Sunday, March 14, 2010

お水取り (Omizu-tori)

This past Saturday I ventured to Nara to see Omizu-tori, a special festival that has been celebrated at Todai-ji Temple for over 1200 years. You may recall from an earlier blog entry of mine that Todai-ji is the place that houses one of the biggest sitting buddha statues in the world. This festival is celebrated so that water drawn from a huge well can be purified using fire torches.
It takes over two hours to travel from my home in Kobe to Todai-ji in Nara, and to be on the safe side, I arrived a little early. It took about twenty minutes to walk from the train station to Todai-ji, but the temperature was above average, and the walk was pleasant. I entered the temple grounds forty-five minutes before the ceremony was to begin, and it was already packed! I was standing pretty far back from the temple itself, which was not anywhere near the sanctuary in which the buddha statue is situated. People kept arriving behind where I was standing, and soon the entire area was filled up. I'm sure there were people lining the pathway through the woods up to the temple area, but I doubt they were able to see any of the ceremony because of all the trees.

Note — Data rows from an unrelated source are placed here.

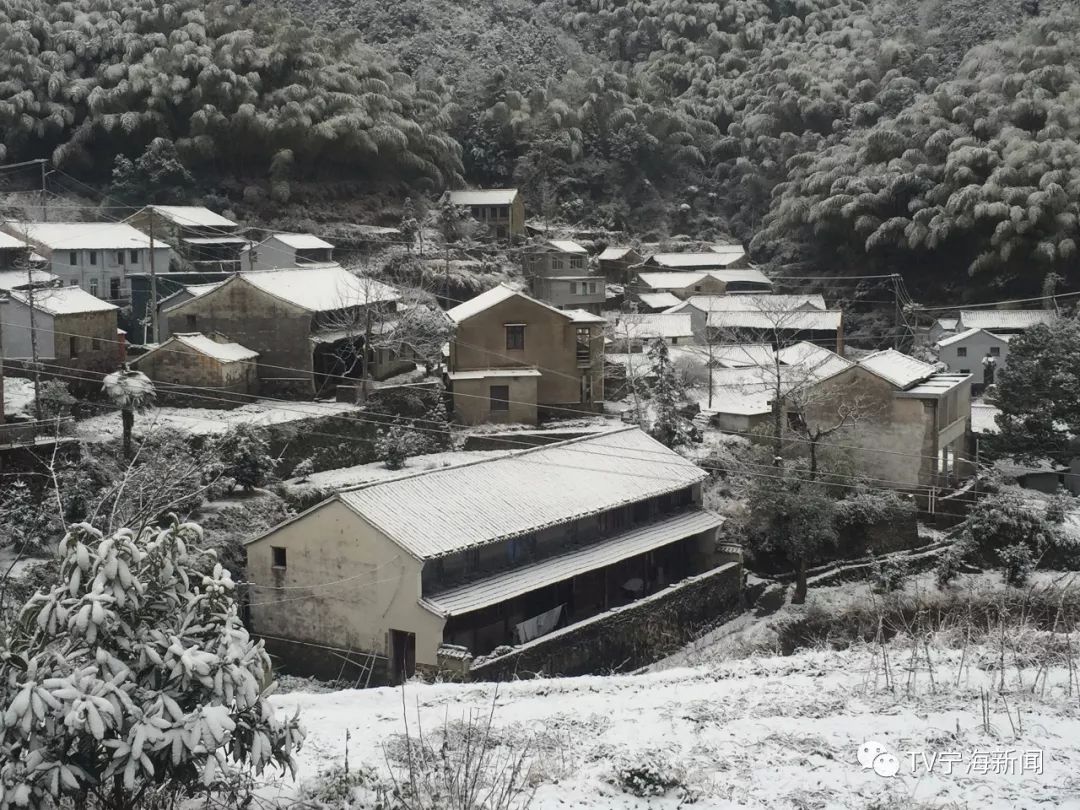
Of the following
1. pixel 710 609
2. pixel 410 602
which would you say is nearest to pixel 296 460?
pixel 410 602

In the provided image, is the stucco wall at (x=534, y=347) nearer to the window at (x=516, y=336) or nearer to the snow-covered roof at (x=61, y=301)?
the window at (x=516, y=336)

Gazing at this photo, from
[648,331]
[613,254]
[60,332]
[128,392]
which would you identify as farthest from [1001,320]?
[60,332]

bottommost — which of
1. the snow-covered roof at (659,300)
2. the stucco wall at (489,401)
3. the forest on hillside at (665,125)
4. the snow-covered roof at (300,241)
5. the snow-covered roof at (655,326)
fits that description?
the stucco wall at (489,401)

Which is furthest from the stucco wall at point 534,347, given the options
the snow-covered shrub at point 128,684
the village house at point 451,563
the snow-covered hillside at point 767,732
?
the snow-covered shrub at point 128,684

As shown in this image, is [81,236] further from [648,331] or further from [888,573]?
[888,573]

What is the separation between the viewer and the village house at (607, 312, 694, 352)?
39125 millimetres

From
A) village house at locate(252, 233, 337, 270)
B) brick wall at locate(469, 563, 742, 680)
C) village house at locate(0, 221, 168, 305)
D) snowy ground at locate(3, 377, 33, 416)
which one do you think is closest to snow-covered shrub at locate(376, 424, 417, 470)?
brick wall at locate(469, 563, 742, 680)

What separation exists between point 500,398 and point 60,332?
1106 cm

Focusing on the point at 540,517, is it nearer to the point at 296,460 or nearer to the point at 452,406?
the point at 296,460

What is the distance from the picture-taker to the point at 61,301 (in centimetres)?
2709

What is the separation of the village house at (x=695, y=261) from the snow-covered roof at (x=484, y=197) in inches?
283

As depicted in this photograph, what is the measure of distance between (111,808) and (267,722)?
3.18ft

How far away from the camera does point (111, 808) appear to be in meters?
6.19

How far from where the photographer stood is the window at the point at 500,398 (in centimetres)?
2952
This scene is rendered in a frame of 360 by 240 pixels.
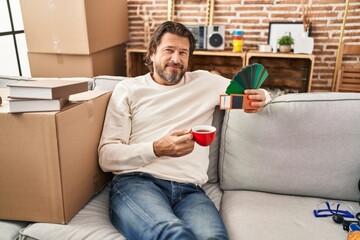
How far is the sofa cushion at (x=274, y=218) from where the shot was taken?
3.62 feet

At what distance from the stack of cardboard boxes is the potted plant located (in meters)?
1.68

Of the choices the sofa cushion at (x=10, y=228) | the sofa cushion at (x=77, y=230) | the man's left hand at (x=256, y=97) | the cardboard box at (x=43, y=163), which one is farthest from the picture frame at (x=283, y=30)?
the sofa cushion at (x=10, y=228)

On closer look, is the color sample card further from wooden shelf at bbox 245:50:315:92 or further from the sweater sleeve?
wooden shelf at bbox 245:50:315:92

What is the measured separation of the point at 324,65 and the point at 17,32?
3.02 meters

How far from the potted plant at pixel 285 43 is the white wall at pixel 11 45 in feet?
7.85

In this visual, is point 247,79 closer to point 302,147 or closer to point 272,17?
point 302,147

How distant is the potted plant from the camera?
3.03m

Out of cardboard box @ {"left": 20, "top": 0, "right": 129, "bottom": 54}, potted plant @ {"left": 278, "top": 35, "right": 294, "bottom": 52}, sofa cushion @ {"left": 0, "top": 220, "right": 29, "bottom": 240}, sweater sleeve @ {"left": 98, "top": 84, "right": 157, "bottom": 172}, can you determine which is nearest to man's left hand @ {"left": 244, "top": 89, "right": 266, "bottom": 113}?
sweater sleeve @ {"left": 98, "top": 84, "right": 157, "bottom": 172}

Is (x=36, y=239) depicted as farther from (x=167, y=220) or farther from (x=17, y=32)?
(x=17, y=32)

The ceremony consisted of men holding extremely long (maybe three meters?) poles with bundles of flaming sticks tied to the far ends. The poles were held up high in the air and waved around, all the while pieces of burning sticks and sparks were flying off the ends. The men would wave the poles on the left side of the temple, then run along the edge of the temple platform while twirling the poles and finally stop at the right end of the temple, wave the pole some more until all the sticks had burned and fallen off, and then the next man and pole would arrive. My host mom had warned me to not sit too close to the front lest I sit underneath the falling sparks, but there was no way that would have happened given the size of the crowd. The ceremony itself lasted for a mere twenty minutes, but I'm glad I was able to experience yet another Japanese tradition.